Calories do not give any useful information about the effects the food will have on our body. Calories are simply a measure of the potential energy, in terms of heat, contained in the food. Again, it all depends on the source of the calories. There is no optimum level of calories. There are foods which work for our body, and there are foods that do not. By choosing foods that our body wants and needs, we will lose weight if that is our intention, regardless of how many calories we are consuming. Always remember that everyone’s body is different. The diet that works for me may not work for you. There is no “cookie cutter” approach to health or to losing weight, especially when it comes to something like calories.

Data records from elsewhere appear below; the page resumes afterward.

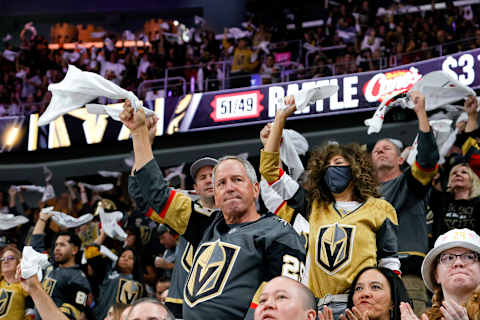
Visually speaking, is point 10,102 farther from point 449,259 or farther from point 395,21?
point 449,259

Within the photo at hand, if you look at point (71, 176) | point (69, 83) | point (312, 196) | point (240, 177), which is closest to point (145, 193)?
point (240, 177)

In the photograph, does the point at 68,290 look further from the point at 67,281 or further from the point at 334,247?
the point at 334,247

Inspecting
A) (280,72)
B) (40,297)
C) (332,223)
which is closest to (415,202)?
(332,223)

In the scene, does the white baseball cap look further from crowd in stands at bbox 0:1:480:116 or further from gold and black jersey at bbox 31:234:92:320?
crowd in stands at bbox 0:1:480:116

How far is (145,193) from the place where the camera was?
3.28 m

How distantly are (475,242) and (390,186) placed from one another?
4.38ft

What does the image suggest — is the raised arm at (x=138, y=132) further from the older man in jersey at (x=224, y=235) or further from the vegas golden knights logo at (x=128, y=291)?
the vegas golden knights logo at (x=128, y=291)

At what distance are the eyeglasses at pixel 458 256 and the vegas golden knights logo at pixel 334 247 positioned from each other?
Result: 498 mm

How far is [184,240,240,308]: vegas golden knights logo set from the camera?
9.70 feet

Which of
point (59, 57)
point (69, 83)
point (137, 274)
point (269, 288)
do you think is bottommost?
point (137, 274)

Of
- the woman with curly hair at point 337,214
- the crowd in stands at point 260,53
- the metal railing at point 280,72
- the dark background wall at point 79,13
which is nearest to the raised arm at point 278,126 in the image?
the woman with curly hair at point 337,214

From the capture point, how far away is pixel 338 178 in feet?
12.2

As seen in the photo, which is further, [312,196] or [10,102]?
[10,102]

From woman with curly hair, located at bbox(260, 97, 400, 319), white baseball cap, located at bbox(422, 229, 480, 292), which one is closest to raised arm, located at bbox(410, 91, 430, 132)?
woman with curly hair, located at bbox(260, 97, 400, 319)
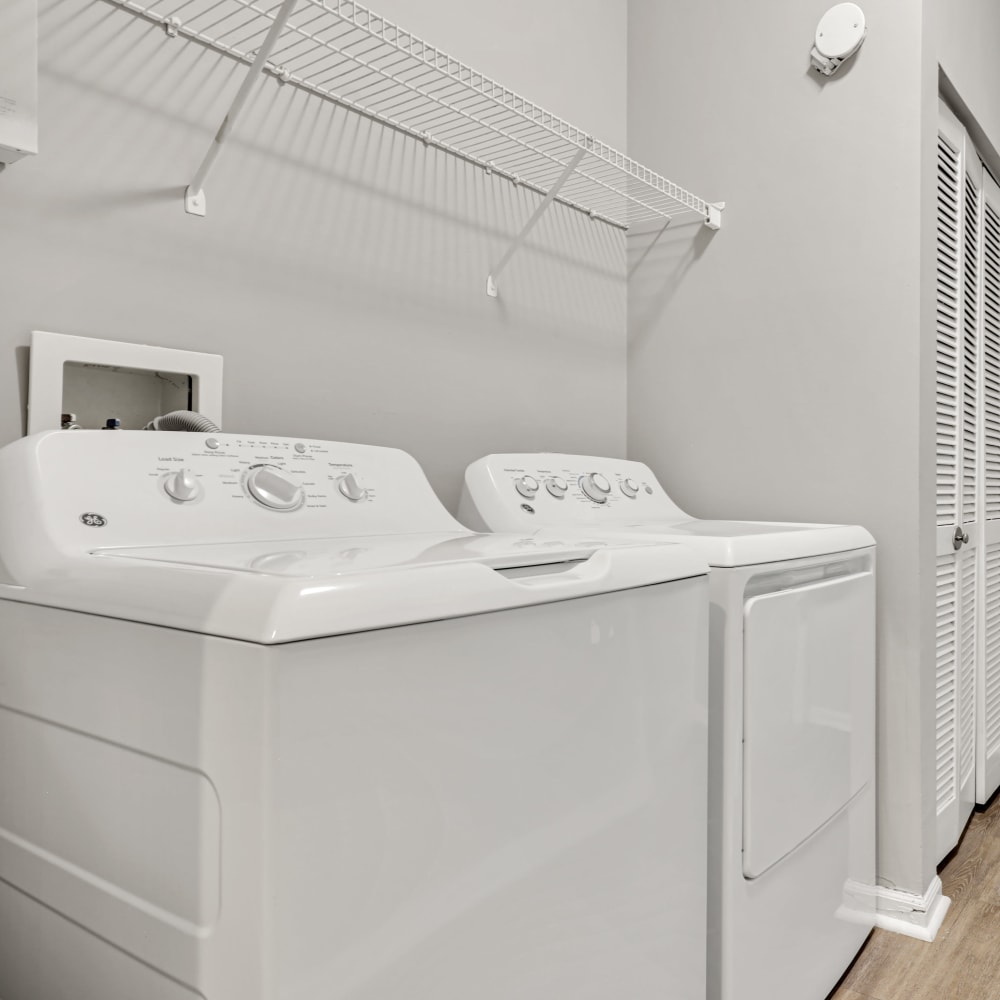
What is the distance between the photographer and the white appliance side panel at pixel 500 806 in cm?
65

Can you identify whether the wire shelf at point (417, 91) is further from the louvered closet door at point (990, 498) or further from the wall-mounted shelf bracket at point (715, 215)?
the louvered closet door at point (990, 498)

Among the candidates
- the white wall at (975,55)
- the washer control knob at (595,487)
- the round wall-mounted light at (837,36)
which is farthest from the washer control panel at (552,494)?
the white wall at (975,55)

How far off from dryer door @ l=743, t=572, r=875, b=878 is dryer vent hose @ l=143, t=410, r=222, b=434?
0.82 metres

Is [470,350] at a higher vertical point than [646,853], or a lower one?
higher

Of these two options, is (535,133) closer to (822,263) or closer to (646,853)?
(822,263)

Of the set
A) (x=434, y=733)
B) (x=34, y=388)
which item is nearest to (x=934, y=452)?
(x=434, y=733)

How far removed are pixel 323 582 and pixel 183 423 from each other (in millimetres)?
591

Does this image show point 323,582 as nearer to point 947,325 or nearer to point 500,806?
point 500,806

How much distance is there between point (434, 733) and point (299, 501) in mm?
506

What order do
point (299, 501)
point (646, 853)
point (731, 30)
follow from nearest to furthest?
point (646, 853) < point (299, 501) < point (731, 30)

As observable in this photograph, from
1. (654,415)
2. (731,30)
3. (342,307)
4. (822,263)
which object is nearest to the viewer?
(342,307)

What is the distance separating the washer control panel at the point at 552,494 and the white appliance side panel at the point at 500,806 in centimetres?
52

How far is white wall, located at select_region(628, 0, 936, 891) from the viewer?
1.81 meters

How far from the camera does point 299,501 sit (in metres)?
1.16
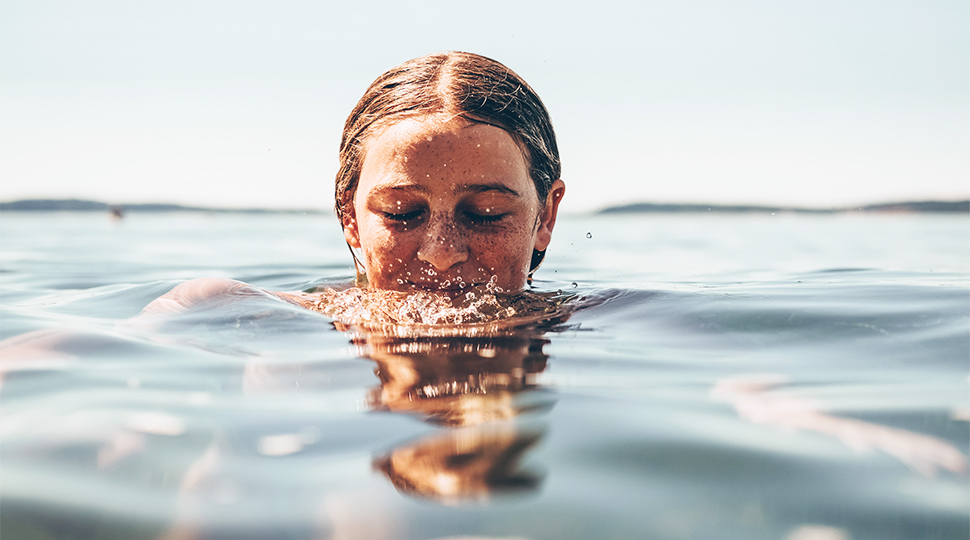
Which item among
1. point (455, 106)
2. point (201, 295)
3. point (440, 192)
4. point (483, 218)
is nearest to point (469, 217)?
point (483, 218)

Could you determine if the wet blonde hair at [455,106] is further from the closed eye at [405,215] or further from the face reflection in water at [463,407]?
the face reflection in water at [463,407]

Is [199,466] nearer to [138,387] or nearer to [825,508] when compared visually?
[138,387]

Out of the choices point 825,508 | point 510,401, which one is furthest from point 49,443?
point 825,508

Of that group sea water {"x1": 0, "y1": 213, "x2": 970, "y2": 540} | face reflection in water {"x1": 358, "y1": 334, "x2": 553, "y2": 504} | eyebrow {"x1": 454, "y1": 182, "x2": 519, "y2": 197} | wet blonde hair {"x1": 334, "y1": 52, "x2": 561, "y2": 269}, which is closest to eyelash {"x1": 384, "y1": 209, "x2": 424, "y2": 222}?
eyebrow {"x1": 454, "y1": 182, "x2": 519, "y2": 197}

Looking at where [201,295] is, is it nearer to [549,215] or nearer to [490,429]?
[549,215]

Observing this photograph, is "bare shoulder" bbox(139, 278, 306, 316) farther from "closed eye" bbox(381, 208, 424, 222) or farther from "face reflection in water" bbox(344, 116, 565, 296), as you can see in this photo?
"closed eye" bbox(381, 208, 424, 222)

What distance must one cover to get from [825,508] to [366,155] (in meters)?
2.92

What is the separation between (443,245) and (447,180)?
319 millimetres

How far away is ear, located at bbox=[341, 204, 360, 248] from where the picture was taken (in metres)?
3.92

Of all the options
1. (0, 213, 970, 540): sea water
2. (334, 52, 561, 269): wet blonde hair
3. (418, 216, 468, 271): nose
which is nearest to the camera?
(0, 213, 970, 540): sea water

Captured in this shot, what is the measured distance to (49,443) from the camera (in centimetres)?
153

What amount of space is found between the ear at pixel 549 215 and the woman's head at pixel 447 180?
1.8 inches

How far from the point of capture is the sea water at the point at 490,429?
122 centimetres

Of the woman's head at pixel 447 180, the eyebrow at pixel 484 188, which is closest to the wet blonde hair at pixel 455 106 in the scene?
the woman's head at pixel 447 180
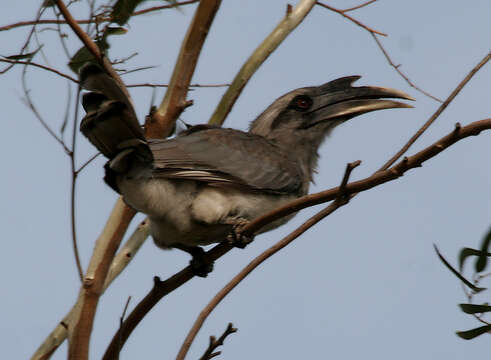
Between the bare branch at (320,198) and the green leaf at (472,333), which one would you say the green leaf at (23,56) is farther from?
the green leaf at (472,333)

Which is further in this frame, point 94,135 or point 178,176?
point 178,176

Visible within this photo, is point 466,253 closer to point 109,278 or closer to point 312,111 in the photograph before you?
point 109,278

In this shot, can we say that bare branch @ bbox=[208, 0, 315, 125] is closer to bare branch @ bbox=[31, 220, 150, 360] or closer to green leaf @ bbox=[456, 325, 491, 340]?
bare branch @ bbox=[31, 220, 150, 360]

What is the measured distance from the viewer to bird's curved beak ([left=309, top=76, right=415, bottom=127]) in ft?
17.9

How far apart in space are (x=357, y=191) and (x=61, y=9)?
1800 millimetres

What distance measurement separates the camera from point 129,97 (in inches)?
154

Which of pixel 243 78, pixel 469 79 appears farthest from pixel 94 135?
pixel 469 79

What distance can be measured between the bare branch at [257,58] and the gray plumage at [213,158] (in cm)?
29

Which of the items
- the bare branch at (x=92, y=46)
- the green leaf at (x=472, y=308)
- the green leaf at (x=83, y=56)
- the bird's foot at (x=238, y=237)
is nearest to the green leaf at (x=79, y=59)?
the green leaf at (x=83, y=56)

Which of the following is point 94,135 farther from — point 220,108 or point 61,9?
point 220,108

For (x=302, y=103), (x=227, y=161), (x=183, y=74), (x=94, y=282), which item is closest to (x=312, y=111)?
(x=302, y=103)

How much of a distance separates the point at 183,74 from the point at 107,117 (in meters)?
0.74

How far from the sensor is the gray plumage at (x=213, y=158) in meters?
3.95

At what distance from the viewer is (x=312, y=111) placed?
5.94m
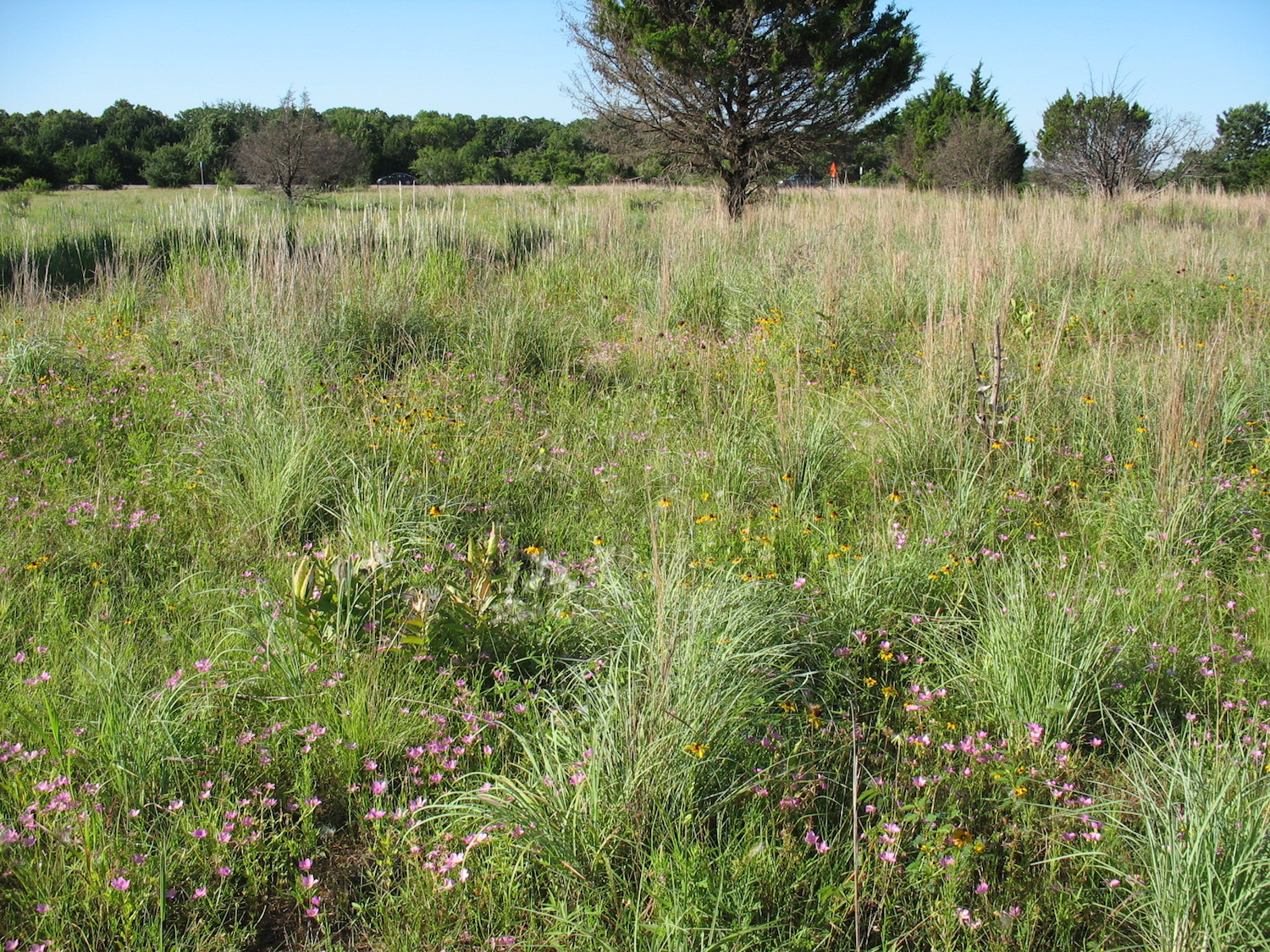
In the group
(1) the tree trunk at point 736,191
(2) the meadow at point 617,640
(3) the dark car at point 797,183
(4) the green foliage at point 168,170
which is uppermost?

#5 Calorie counts may be completely inaccurate

Calorie counts are no longer determined by burning foods in a bomb calorimeter, as this would be too expensive and time consuming for food companies. Food companies now use averages to calculate the calories. Here is how it works:

1 gram of fat= 9 kcal

1 gram of protein= 4 kcal

1 gram of carbohydrates= 4 kcal

So if a food contains for example, 5g of fat, 8g of protein and 9g of carbohydrates, the amount of calories listed on the label would be calculated as follows:

Calories from fat: 5g X 9 kcal= 45 kcal

Calories from protein: 8g X 4 kcal= 32 kcal

Calories from carbs: 9g X 4 kcal= 36 kcal

Total calories: 45 kcal+ 32 kcal + 36 kcal = 113 kcal

So the calorie count of the food is never actually measured, it’s derived from averages and does not even take into account the fact that there are a vast array of different proteins, carbs and fats, all of which have different levels of calories!

#6 There’s really no such thing as “burning calories”

We can’t burn something that does not physically exist! Since a calorie is not a physical substance, saying we are burning calories makes no sense. What’s actually happening is that our body is breaking down proteins, carbs and fats into very small pieces so that those substances can be absorbed into the bloodstream and used by your cells for energy. Different substances require different amounts of energy for our body to break them down. There is a very low correlation between how many calories something contains and how much energy our body needs to break that substance down into a usable form. For example, there are many different types of proteins and each of these different types require different digestive processes in the body. Calorie counts on food labels simply list “Protein”, and do not take into account the sources of those proteins.

Conclusion

Eating a diet containing whole and natural foods will help us lose weight and have more energy guaranteed. As long as we’re not overeating, there’s no need to worry about how many calories we’re consuming. Plain and simple, counting calories is complete nonsense and a waste of time. Instead, we should focus on identifying foods containing vitamins and minerals that our body needs. It is definitely important to be aware of how much we are eating, but a better way to measure this is by listening to the subtle signals our body sends us relating to hunger, as opposed to counting and measuring our caloric intake.